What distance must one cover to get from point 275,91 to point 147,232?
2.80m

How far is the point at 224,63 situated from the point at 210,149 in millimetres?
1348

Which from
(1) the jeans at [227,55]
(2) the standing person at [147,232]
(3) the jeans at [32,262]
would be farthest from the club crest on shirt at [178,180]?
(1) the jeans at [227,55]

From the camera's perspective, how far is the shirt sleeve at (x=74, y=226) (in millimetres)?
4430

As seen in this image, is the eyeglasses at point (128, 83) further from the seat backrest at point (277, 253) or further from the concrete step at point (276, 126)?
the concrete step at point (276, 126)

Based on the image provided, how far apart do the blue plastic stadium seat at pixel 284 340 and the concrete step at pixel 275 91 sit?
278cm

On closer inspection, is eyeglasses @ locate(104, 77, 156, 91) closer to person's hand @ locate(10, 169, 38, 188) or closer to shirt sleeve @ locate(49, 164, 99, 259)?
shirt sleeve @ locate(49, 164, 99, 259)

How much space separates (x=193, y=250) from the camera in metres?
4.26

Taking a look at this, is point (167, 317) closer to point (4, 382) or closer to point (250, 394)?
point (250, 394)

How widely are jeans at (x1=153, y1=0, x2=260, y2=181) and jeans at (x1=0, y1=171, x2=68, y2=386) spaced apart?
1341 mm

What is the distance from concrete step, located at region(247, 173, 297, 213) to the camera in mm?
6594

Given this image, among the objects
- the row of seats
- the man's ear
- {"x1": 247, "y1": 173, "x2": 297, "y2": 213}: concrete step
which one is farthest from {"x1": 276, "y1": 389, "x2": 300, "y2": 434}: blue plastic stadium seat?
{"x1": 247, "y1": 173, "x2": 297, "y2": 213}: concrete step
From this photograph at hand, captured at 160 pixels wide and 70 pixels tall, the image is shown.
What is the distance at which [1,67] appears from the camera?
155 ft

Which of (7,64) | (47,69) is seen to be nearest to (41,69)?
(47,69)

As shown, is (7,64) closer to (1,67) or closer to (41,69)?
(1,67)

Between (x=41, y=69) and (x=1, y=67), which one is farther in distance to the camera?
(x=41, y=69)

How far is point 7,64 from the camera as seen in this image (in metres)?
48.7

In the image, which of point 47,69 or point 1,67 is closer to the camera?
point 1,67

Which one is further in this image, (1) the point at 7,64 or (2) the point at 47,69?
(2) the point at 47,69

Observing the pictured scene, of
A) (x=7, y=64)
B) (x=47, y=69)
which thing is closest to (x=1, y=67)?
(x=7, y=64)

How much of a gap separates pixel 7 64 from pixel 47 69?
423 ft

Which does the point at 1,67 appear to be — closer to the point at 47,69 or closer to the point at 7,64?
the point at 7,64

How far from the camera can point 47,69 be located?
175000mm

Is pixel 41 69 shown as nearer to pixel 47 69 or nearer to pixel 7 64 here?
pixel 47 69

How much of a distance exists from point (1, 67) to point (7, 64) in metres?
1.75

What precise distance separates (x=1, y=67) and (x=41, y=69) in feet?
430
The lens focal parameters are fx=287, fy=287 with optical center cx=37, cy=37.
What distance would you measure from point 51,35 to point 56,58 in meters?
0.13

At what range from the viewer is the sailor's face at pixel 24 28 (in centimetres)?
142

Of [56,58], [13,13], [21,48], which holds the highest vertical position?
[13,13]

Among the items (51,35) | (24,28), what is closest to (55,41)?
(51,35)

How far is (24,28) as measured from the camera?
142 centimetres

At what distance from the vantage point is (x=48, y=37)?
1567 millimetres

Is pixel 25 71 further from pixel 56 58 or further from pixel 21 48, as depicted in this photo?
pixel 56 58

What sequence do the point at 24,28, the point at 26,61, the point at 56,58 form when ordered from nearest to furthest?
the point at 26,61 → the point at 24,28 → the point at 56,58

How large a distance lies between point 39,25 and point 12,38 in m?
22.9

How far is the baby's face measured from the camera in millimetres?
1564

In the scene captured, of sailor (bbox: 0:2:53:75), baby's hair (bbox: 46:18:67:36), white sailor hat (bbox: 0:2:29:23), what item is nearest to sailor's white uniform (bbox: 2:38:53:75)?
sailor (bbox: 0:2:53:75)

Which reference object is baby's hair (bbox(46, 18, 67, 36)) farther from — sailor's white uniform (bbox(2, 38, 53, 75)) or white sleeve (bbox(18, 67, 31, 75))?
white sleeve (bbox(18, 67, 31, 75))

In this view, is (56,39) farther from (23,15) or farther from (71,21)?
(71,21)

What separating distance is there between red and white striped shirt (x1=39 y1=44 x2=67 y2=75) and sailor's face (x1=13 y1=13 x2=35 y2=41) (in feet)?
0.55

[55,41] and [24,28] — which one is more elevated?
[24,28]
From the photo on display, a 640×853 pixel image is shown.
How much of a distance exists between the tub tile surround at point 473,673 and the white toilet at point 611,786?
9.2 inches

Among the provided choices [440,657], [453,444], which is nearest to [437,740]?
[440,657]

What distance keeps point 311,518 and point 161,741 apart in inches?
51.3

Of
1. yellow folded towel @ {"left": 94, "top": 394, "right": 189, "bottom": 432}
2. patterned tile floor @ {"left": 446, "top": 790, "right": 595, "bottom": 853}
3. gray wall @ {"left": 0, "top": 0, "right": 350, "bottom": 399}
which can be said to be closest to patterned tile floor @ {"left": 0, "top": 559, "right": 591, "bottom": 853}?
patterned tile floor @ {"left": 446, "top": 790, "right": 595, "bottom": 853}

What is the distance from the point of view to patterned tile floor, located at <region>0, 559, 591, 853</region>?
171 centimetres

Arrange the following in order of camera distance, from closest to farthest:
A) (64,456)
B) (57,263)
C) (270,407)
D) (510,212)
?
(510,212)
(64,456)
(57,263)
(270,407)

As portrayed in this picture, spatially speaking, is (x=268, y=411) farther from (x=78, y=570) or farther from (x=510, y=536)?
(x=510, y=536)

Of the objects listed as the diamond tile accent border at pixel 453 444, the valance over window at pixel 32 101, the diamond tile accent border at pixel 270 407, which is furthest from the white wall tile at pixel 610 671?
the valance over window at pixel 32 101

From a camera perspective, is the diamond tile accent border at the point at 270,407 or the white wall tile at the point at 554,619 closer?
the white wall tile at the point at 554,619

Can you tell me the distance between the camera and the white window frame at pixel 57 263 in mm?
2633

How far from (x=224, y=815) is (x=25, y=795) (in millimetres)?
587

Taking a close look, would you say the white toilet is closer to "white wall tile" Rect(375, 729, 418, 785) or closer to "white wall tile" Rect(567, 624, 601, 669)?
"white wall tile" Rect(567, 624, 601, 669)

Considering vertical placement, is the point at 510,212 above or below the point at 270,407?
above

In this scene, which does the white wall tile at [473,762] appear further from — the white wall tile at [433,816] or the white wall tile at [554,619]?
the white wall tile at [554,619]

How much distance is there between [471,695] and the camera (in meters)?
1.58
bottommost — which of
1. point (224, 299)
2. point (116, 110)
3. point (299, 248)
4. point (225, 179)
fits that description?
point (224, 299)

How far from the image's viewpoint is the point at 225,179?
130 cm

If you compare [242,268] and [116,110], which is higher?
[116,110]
•••
• **The task**:
Format everything from the line containing "bottommost — which of" down to the end of the listing as a Markdown table with the columns Row and Line, leaving out blank lines.

• **Worked solution**:
| Row | Line |
|---|---|
| 1 | bottommost — which of |
| 2 | 1. point (224, 299) |
| 3 | 2. point (116, 110) |
| 4 | 3. point (299, 248) |
| 5 | 4. point (225, 179) |
| 6 | fits that description? |
| 7 | point (224, 299) |
| 8 | How far from the image's viewpoint is the point at 225,179? |
| 9 | 130 cm |
| 10 | If you compare [242,268] and [116,110], which is higher? |
| 11 | [116,110] |